The State Disaster Medical Advisory Committee discussed the reopening of schools when it met online last Thursday.

“School opening is an engine for all the other respiratory viruses,” said Dr. Jonathan Temte, a UW-Madison family medicine professor and member of the committee. “This is going to be a nightmare for our school districts.”

The state committee, created this spring by the Department of Health Services to help the state respond to the COVID-19 pandemic, didn’t discuss formal action regarding schools. The group talked about recommendations from the American Academy of Pediatrics last month that students should be “physically present in school” as much as possible.

The Centers for Disease Control and Prevention has advised that remote learning is safest and social distancing should be enforced for in-person classes.

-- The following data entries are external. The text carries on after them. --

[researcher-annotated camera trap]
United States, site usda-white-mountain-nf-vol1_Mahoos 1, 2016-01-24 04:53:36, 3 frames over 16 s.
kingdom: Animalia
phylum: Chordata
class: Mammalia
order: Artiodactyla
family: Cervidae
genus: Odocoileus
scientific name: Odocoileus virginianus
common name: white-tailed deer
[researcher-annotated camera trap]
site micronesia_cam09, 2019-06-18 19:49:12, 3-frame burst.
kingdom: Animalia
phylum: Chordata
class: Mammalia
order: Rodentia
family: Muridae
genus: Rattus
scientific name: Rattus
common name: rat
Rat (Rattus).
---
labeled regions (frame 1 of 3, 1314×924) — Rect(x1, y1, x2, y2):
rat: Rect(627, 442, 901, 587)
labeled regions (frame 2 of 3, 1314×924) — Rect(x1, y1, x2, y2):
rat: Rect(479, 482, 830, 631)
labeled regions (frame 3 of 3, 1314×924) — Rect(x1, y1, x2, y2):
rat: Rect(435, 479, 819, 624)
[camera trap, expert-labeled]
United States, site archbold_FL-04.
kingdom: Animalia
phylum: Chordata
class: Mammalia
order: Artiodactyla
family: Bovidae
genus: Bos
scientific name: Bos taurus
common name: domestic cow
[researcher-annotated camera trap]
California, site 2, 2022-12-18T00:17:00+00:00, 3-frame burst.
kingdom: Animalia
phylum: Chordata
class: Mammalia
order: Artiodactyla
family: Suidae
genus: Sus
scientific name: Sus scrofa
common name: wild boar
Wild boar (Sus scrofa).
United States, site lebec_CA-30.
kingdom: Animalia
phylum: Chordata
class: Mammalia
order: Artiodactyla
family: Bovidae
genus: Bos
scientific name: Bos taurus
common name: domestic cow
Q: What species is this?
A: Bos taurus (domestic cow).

President Donald Trump on July 8 threatened to cut federal funding for districts that don’t resume classes in person, and Vice President Mike Pence said the CDC would soften its recommendations. CDC director Robert Redfield told ABC Thursday the agency won’t revise its guidelines but will provide additional information.

Detailed guidance for schools, such as the pediatrics association recommendations, can reduce problems but the situation will still be difficult, said Dr. Silvia Munoz-Price, a committee member and infectious diseases specialist at Froedtert and the Medical College of Wisconsin.

“It’s very optimistic and potentially dangerous,” Munoz-Price said. “I am not very hopeful that guidance is going to work as we think it’s going to work.”